What a prospective player should verify

If you are considering Betoranje:

Our analytical position

Betoranje is a Spanish-language sister in the eight-brand Spinorhino stable with a notable two-entity disclosure pattern in the page footer. The licence is current. The two-entity structure adds a layer of complexity to the accountability chain that is worth flagging. Score reflects: same-licence Anjouan baseline (neutral), distinct Spanish-language market positioning (positive for that audience), two-entity footer disclosure (neutral; potentially legitimate operating-vs-licensee split, potentially a stale footer artefact, requires player diligence either way).

Score: 5.7 / 10.

Frequently asked questions

Why does Betoranje show two different company names?

The Anjouan register lists 3-102-937541 SRL as the licensee. The Betoranje landing-page footer references Zephyr Holding SRL (3-102-926727) as the operating entity. This two-tier structure is common in offshore licensing but it does affect which entity holds your contractual relationship and the dispute-resolution path. Read the T&Cs to confirm.

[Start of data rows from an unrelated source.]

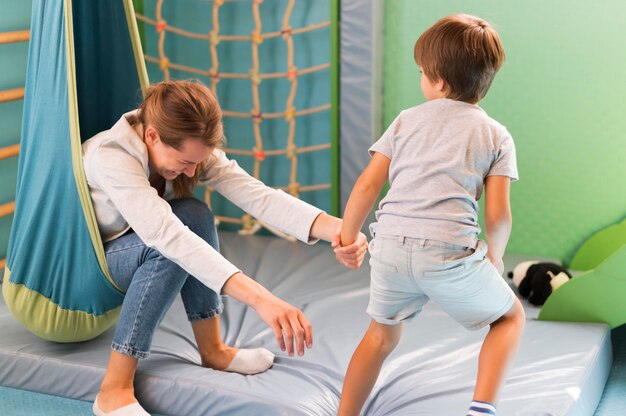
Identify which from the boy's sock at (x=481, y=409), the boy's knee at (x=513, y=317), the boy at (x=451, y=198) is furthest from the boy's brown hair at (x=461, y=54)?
the boy's sock at (x=481, y=409)

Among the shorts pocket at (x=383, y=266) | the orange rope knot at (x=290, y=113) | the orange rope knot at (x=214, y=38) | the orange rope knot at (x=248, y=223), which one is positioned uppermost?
the orange rope knot at (x=214, y=38)

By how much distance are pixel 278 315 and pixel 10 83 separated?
1.30 meters

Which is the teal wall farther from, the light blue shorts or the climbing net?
the light blue shorts

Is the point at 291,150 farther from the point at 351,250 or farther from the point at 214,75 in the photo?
the point at 351,250

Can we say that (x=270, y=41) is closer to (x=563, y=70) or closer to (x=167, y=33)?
(x=167, y=33)

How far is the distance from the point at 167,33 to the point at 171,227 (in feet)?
4.76

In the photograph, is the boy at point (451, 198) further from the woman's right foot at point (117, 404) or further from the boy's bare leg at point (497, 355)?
the woman's right foot at point (117, 404)

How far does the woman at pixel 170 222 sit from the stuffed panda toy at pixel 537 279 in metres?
0.72

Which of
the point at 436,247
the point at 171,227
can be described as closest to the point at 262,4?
the point at 171,227

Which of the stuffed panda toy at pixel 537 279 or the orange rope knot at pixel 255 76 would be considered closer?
the stuffed panda toy at pixel 537 279

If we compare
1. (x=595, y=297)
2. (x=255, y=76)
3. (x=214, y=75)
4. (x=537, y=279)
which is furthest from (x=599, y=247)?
(x=214, y=75)

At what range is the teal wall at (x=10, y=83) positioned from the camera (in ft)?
7.29

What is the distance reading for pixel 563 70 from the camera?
2.33 meters

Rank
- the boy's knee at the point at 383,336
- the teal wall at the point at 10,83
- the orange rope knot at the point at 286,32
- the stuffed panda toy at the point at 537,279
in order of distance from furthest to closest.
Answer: the orange rope knot at the point at 286,32
the teal wall at the point at 10,83
the stuffed panda toy at the point at 537,279
the boy's knee at the point at 383,336
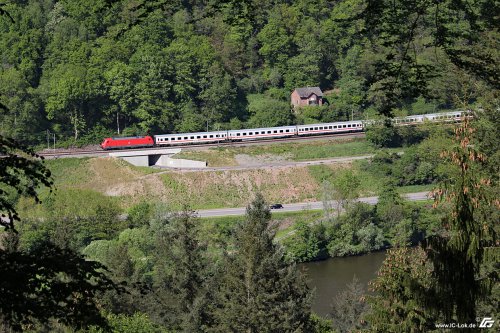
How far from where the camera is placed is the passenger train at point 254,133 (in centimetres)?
4634

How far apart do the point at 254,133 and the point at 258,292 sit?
29430 millimetres

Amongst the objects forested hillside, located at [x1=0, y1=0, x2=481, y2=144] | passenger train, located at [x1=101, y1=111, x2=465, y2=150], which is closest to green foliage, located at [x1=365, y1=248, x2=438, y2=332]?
forested hillside, located at [x1=0, y1=0, x2=481, y2=144]

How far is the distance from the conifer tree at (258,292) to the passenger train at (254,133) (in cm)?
2726

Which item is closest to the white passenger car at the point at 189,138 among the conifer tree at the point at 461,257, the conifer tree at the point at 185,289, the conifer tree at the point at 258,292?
the conifer tree at the point at 185,289

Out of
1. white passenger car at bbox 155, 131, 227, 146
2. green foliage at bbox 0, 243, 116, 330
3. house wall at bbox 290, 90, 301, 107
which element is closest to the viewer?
green foliage at bbox 0, 243, 116, 330

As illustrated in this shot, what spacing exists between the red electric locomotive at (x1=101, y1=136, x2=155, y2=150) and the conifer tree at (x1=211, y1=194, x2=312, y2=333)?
27137mm

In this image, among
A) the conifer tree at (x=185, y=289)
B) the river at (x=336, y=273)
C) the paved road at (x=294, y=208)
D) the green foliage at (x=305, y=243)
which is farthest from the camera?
the paved road at (x=294, y=208)

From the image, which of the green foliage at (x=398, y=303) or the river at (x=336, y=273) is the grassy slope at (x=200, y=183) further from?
the green foliage at (x=398, y=303)

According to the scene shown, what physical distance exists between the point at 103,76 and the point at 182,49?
4.95 metres

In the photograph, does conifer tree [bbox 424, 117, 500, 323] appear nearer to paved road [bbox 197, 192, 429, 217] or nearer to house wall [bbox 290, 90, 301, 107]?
paved road [bbox 197, 192, 429, 217]

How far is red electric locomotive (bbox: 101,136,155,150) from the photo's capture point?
46.1 m

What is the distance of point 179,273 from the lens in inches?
813

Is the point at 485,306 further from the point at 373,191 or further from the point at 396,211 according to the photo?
the point at 373,191

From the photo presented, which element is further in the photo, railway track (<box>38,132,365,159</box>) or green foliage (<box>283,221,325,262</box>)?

Is Betoranje the same operator as Spinorhino?

Same Anjouan licensee, different consumer brand. Both share licence ALSI-202509069-FI2 under 3-102-937541 SRL. Spinorhino's licensee is the largest brand stable in our coverage at 8 brands.

Is Betoranje a Dutch operator?

No. The 'oranje' (Dutch for orange) in the brand is more likely a colour or sport reference than a Netherlands reference; the landing-page language is Spanish.

Does Betoranje accept crypto?

Operator landing materials reference multiple payment options at time of writing. Specific cryptocurrencies, confirmation requirements, and clearing-time SLAs were not independently verified for this profile.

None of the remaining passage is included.